# I think i got silver scammed



## noos (Feb 23, 2018)

I bought a silver bar the other day to dissolve to make tollens reagent. I wanted to silver some glass. I made my own hno3 by using sulfuric acid and kn03. I poured a bit of the sludge and some water on the bar hoping there would be a reaction. there was none except for a dark discoloration on the bar. I don't think this is silver becuase salt would have precipitated agcl and fall to the bottom when there was no white at all in the liquid. I bought this bar on 47th street in nyc,


----------



## g_axelsson (Feb 23, 2018)

Nitric acid made by the cold sulfuric acid method contains a lot of left over sulfates and isn't the best to use in silver chemistry. You probably created silver sulfate and the bar became passivated. Another thing is that concentrated nitric acid reacts slowly with silver, that is one reason why we recommend to use it diluted with at least 50% water.

Göran


----------



## rickbb (Feb 23, 2018)

That "sludge" you poured over the bar was not nitric acid, it was the leftovers from making your weak nitric.
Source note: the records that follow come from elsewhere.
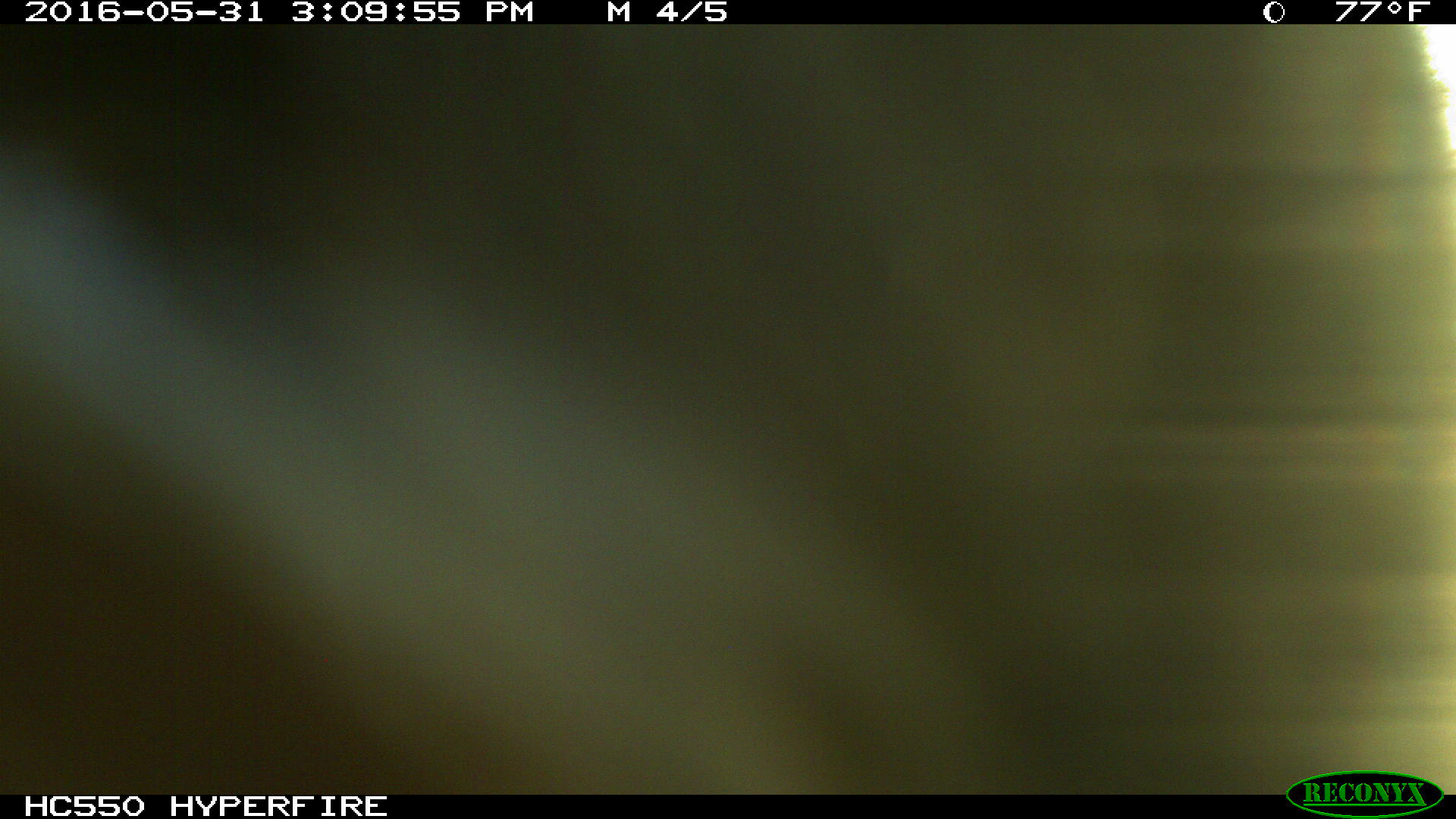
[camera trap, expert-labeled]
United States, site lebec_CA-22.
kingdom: Animalia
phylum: Chordata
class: Mammalia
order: Artiodactyla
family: Bovidae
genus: Bos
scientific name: Bos taurus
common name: domestic cow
Bos taurus (domestic cow).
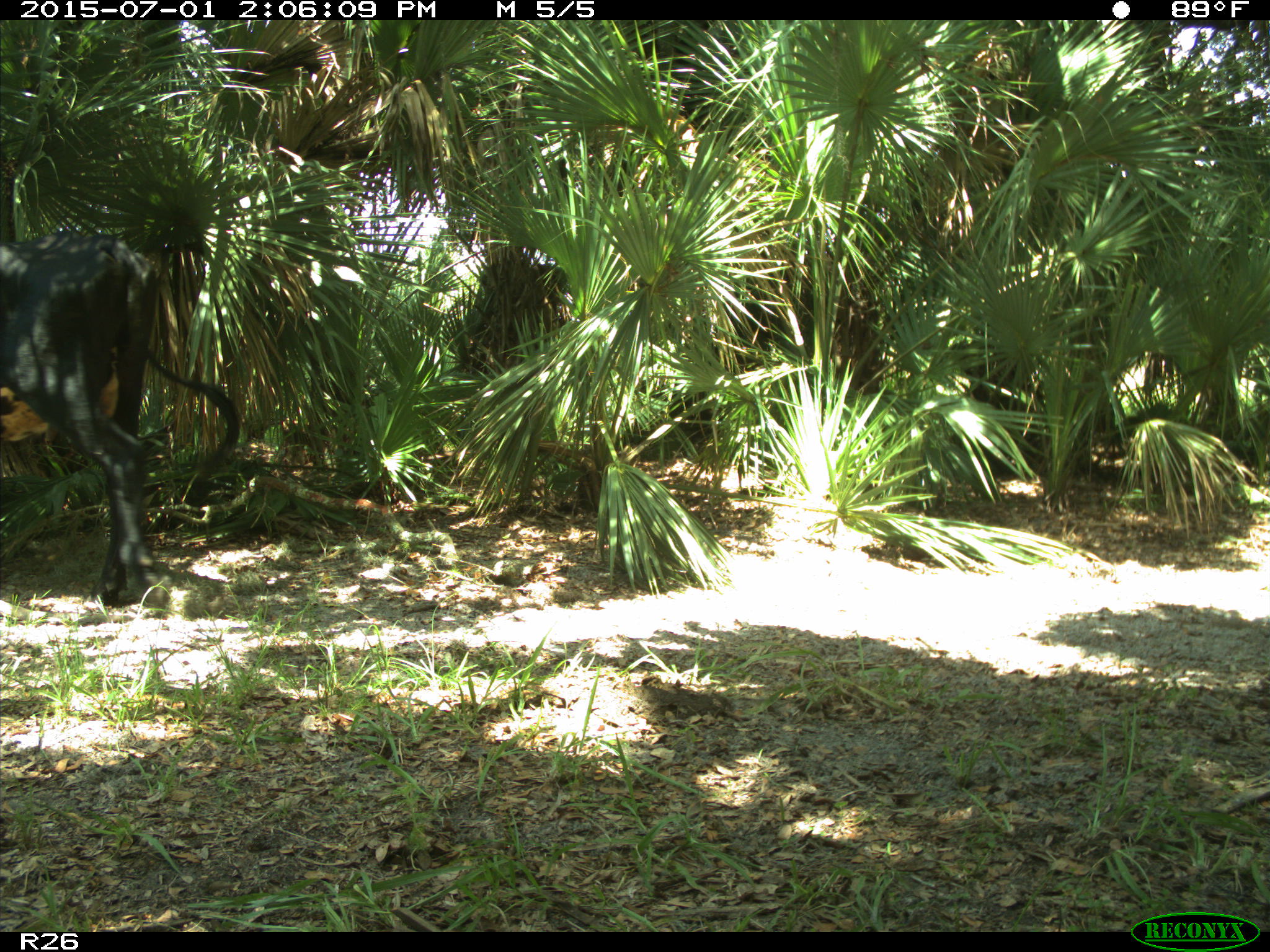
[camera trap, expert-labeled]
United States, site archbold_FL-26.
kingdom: Animalia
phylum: Chordata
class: Mammalia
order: Artiodactyla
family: Bovidae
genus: Bos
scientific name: Bos taurus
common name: domestic cow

You're supposed to filter that out of the clear liquid, (which is the nitric), before using it.


----------



## Topher_osAUrus (Feb 24, 2018)

yeah, for silver, mickey mouse nitric will never do well.

it really needs to be distilled at least once before using it for any silver work.

I tried many many times, it just never gave favourable results, only more work to do


----------